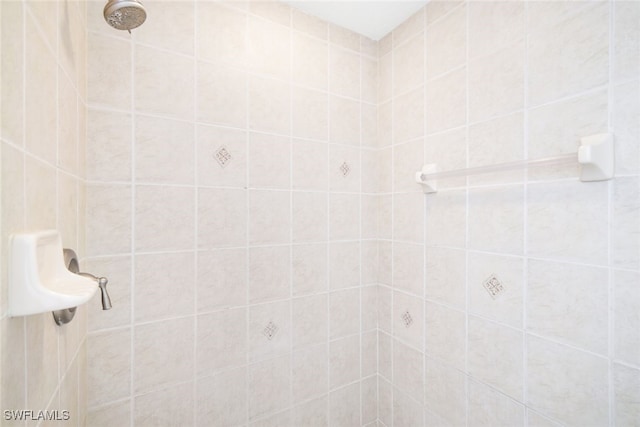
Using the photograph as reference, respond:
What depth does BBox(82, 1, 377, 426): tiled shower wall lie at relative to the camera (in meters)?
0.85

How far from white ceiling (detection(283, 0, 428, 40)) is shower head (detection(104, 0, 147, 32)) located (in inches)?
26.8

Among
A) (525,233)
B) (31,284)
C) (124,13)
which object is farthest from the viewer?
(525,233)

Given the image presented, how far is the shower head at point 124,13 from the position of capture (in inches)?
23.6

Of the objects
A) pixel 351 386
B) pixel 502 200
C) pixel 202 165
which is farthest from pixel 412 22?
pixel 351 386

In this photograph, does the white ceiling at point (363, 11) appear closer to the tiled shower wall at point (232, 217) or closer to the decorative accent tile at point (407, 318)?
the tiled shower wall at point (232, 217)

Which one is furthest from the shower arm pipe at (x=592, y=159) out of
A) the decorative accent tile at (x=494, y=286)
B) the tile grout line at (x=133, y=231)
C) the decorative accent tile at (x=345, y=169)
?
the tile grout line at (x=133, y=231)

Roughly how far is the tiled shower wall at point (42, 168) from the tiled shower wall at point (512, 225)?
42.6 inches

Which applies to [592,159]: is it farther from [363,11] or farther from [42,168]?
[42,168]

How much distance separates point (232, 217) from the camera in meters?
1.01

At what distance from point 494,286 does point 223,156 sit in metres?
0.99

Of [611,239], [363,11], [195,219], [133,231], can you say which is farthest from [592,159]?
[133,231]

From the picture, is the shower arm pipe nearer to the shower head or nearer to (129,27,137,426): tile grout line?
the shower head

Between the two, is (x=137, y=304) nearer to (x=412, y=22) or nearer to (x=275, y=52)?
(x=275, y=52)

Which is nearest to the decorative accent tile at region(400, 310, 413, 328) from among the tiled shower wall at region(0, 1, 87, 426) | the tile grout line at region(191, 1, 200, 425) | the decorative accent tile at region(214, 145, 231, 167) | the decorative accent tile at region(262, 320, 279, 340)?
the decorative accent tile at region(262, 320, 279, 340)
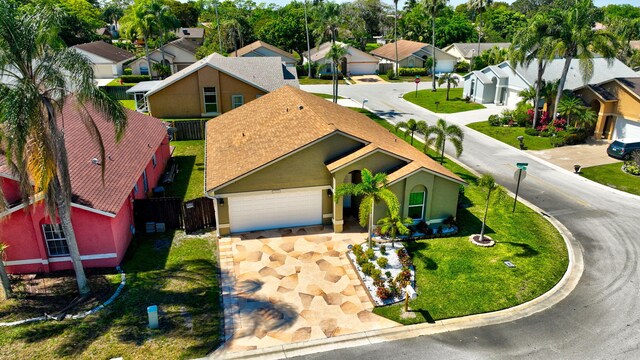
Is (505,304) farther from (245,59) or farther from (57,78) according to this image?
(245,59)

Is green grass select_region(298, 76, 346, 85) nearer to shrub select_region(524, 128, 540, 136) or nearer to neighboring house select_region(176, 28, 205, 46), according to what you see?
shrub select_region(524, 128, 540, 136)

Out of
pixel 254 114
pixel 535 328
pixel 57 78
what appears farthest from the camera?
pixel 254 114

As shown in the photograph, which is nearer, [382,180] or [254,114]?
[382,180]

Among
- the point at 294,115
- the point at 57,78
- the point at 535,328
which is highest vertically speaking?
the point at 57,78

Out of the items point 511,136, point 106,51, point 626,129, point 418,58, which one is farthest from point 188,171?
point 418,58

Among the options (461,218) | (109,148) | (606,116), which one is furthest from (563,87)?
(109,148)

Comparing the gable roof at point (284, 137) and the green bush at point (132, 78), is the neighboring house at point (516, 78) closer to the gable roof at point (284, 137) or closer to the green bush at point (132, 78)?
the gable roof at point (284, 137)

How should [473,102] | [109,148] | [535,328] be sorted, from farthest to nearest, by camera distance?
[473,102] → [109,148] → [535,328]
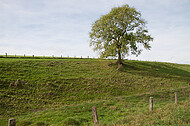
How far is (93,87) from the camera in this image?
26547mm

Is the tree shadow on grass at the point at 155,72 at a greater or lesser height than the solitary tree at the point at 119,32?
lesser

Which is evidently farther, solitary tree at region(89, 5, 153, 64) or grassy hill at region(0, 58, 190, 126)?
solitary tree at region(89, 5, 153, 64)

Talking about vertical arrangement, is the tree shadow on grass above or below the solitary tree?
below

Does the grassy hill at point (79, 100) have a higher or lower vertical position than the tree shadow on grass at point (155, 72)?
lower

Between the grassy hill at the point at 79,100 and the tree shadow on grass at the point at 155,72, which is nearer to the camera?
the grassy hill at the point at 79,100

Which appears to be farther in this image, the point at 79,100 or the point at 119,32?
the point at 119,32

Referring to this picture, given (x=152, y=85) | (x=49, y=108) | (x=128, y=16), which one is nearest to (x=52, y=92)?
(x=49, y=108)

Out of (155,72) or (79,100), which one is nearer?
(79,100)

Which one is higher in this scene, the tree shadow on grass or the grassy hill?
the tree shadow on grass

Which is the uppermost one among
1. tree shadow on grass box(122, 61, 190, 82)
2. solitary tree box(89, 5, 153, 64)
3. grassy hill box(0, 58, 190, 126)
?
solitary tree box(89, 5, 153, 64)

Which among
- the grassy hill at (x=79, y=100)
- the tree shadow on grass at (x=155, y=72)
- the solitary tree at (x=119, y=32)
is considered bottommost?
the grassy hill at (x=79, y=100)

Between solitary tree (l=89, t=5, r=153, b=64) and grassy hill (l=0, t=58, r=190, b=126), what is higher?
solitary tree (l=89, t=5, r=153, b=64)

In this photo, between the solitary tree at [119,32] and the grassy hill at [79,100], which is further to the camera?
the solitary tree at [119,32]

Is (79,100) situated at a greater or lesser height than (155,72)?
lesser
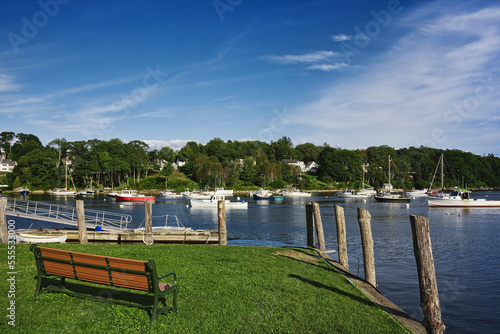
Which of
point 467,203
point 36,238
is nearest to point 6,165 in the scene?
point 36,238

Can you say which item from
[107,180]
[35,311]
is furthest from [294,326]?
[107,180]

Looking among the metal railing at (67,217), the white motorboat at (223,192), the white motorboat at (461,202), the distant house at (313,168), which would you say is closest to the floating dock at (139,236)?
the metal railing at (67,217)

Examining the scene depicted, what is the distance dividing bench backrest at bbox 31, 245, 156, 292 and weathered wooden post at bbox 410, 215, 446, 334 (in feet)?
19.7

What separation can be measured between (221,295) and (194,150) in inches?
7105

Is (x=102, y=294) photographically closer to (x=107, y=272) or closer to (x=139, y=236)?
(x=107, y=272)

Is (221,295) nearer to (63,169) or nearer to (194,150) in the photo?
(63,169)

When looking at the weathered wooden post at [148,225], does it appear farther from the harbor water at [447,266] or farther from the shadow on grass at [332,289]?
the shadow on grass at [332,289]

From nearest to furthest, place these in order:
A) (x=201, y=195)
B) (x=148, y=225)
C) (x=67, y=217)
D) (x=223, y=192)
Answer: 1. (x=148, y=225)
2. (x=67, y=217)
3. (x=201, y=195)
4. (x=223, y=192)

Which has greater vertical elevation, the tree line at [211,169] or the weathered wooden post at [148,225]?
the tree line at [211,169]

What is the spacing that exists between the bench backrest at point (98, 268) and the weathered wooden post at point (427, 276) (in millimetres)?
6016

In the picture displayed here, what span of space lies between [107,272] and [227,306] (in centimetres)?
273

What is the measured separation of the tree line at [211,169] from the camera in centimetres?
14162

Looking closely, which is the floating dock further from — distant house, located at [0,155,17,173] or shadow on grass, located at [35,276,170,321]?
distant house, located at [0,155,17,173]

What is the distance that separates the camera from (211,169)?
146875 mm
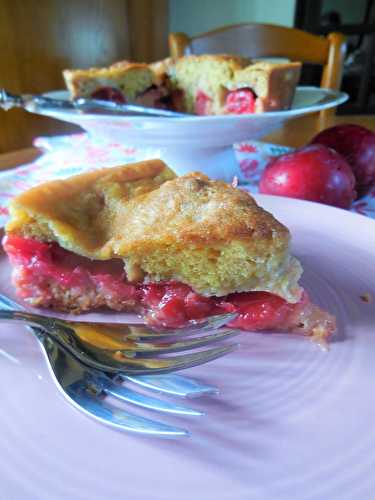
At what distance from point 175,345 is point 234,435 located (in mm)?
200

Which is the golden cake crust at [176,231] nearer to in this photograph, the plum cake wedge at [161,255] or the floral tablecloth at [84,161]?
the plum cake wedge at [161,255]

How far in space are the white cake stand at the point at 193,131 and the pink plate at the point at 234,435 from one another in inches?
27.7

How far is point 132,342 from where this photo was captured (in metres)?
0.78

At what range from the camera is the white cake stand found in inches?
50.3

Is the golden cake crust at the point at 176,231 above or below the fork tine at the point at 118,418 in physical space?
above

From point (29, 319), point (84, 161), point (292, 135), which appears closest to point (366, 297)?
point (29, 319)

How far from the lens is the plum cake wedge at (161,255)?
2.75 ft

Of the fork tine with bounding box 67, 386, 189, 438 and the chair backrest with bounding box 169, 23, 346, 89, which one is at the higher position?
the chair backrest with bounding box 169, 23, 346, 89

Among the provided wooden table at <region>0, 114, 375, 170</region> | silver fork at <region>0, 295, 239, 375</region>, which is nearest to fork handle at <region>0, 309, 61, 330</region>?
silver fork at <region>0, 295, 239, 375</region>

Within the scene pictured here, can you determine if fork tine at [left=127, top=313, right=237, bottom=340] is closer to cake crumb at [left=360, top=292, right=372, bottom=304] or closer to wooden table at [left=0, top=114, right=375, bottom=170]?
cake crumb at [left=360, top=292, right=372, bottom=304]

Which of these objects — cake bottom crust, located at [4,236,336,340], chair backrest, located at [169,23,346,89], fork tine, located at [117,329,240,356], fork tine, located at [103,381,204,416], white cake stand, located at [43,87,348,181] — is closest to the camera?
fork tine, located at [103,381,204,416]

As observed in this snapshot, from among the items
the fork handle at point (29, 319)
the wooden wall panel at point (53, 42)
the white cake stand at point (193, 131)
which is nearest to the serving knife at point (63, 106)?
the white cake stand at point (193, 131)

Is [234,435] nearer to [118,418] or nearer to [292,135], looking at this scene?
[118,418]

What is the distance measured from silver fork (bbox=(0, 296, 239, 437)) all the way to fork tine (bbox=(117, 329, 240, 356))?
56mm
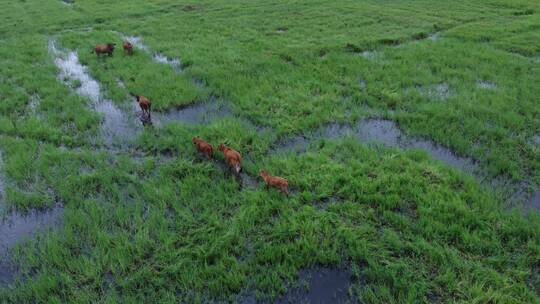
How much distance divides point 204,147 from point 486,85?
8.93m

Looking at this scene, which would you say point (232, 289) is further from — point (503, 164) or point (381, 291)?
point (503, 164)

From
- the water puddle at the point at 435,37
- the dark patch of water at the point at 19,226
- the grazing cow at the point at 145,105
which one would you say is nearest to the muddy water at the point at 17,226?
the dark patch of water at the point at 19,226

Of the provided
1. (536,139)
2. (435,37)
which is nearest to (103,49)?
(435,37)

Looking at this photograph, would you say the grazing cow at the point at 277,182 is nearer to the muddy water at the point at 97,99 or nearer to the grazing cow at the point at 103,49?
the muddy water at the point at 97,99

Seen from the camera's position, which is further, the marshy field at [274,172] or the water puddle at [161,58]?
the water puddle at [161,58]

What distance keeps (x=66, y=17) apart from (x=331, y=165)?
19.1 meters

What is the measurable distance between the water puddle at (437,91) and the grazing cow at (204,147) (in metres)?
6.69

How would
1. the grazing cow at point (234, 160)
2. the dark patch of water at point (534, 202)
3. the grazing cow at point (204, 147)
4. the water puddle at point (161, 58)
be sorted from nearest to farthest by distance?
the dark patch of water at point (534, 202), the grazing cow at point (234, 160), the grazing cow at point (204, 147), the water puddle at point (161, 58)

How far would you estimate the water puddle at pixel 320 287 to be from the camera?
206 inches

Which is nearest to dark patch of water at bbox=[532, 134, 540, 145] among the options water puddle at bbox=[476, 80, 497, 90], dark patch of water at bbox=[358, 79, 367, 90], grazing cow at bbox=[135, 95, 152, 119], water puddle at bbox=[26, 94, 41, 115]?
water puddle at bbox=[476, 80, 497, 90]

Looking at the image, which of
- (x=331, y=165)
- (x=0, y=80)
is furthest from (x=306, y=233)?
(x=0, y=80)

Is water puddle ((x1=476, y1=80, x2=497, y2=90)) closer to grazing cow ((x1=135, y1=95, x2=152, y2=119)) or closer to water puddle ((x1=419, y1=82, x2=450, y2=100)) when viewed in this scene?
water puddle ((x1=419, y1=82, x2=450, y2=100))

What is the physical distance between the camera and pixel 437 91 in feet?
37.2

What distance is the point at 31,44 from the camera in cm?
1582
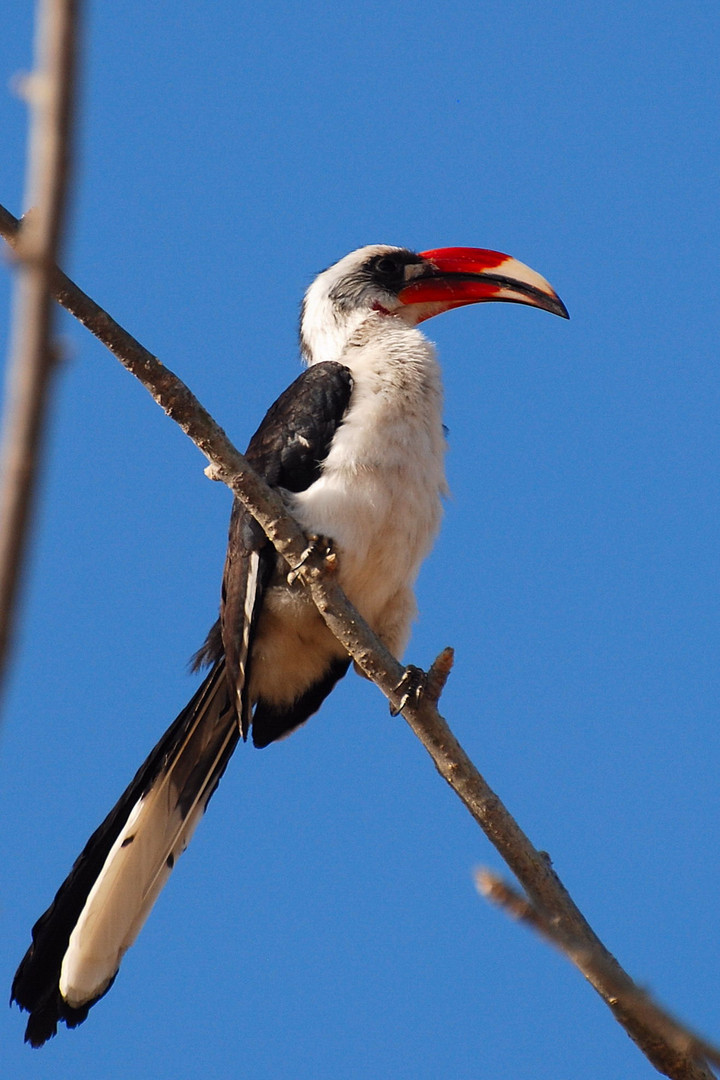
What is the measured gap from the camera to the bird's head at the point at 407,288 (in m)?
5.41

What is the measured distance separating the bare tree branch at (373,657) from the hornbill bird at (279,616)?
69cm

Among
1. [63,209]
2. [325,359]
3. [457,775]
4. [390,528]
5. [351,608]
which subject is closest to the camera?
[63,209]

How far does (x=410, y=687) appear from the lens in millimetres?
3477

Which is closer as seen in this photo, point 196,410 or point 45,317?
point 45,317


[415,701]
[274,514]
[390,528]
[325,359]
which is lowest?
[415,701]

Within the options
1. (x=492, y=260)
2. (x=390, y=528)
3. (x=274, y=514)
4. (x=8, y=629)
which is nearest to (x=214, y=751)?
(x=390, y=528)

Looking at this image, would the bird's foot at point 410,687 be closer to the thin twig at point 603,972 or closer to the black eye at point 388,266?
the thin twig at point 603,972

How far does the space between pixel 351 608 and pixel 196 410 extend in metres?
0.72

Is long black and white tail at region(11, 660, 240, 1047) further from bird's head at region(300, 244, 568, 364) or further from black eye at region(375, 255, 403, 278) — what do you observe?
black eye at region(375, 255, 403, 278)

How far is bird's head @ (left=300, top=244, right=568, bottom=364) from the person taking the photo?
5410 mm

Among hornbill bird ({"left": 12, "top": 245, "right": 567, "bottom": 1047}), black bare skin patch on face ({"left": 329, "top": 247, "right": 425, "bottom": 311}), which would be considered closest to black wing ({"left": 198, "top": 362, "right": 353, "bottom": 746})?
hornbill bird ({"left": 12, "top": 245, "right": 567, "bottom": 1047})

> Work to complete:
Return exactly the lines from the one containing "Is long black" to the last line of the data, and nothing more.

> Exercise solution:
Is long black and white tail at region(11, 660, 240, 1047) further from bird's head at region(300, 244, 568, 364) or further from black eye at region(375, 255, 403, 278) — what do you observe?
black eye at region(375, 255, 403, 278)

How far is bird's head @ (left=300, top=244, right=568, bottom=364) from the person taking the photo?
5410 mm

Among hornbill bird ({"left": 12, "top": 245, "right": 567, "bottom": 1047}), black bare skin patch on face ({"left": 329, "top": 247, "right": 425, "bottom": 311}), which would be considered closest to black wing ({"left": 198, "top": 362, "right": 353, "bottom": 746})?
hornbill bird ({"left": 12, "top": 245, "right": 567, "bottom": 1047})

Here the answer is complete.